** START OF Exercise data **
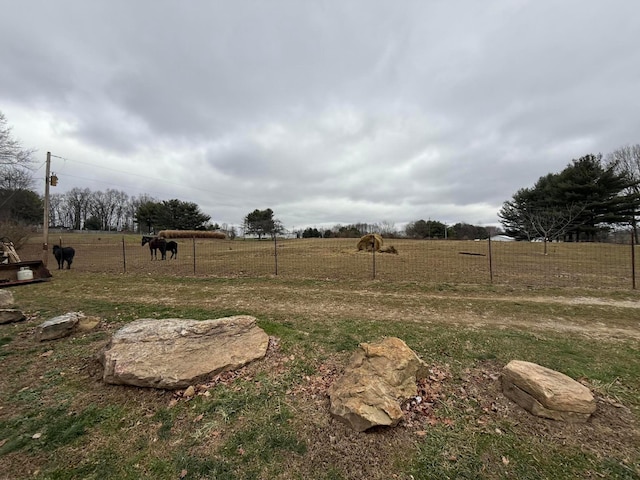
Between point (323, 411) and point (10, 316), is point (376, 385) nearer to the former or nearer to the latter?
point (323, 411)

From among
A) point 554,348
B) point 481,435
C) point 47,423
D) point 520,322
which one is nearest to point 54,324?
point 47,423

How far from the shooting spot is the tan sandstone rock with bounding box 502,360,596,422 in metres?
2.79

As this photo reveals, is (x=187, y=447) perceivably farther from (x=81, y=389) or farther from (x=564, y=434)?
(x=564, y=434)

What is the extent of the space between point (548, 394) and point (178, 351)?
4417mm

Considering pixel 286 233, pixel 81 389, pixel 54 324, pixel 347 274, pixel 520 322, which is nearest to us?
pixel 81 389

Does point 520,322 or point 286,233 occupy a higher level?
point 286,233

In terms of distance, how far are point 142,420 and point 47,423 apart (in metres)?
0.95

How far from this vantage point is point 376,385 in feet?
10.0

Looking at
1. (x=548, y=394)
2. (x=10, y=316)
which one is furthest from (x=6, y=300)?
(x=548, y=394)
** END OF Exercise data **
** START OF Exercise data **
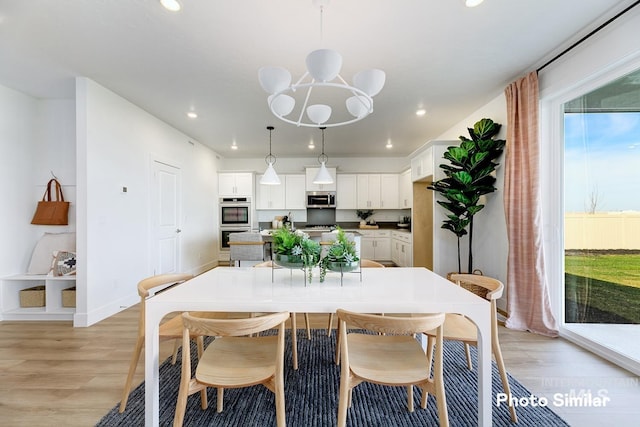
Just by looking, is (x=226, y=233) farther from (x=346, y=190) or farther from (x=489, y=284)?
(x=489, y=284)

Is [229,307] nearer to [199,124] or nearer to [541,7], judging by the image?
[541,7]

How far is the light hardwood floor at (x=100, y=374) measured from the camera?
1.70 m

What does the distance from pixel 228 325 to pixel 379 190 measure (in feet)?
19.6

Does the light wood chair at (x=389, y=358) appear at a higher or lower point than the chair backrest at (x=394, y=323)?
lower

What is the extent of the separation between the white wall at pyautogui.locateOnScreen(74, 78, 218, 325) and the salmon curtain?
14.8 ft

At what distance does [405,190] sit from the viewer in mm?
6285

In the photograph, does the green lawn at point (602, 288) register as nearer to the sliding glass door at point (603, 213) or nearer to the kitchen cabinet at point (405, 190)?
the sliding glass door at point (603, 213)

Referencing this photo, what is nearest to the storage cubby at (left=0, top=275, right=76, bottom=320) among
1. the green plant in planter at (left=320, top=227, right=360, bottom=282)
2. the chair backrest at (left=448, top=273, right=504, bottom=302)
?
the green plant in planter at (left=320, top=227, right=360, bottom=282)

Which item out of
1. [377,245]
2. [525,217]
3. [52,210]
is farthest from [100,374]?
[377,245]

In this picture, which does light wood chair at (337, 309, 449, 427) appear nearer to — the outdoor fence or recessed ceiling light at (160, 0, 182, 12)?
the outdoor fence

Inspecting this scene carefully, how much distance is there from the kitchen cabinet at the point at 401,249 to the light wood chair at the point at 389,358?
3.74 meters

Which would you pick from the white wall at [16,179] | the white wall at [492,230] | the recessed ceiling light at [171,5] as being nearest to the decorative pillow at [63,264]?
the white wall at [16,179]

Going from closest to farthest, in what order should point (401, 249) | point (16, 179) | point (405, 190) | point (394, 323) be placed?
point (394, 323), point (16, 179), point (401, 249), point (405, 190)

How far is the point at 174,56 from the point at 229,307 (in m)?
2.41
** END OF Exercise data **
** START OF Exercise data **
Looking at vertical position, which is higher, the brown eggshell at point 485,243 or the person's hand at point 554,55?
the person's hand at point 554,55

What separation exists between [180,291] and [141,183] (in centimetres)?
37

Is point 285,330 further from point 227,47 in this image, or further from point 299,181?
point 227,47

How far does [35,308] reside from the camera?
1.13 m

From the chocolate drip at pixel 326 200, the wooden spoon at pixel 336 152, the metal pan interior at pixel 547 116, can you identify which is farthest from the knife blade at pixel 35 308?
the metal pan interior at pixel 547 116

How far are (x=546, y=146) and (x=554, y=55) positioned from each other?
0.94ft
** END OF Exercise data **
■ Short exercise:
Pull out each line above that contains the word "this" and copy it in full.

■ Task answer:
As this photo reveals, is (x=187, y=447) perceivably farther from (x=81, y=389) or farther from (x=564, y=434)?
How far from this vantage point is point 376,385 in feet?
Referencing this photo, what is nearest to the storage cubby at (left=0, top=275, right=76, bottom=320) among
In this picture, which does light wood chair at (337, 309, 449, 427) appear nearer to — the outdoor fence or recessed ceiling light at (160, 0, 182, 12)?
Inspecting this scene carefully, how much distance is there from the kitchen cabinet at the point at 401,249 to the light wood chair at the point at 389,358?
Is point 285,330 further from point 227,47 in this image, or further from point 299,181?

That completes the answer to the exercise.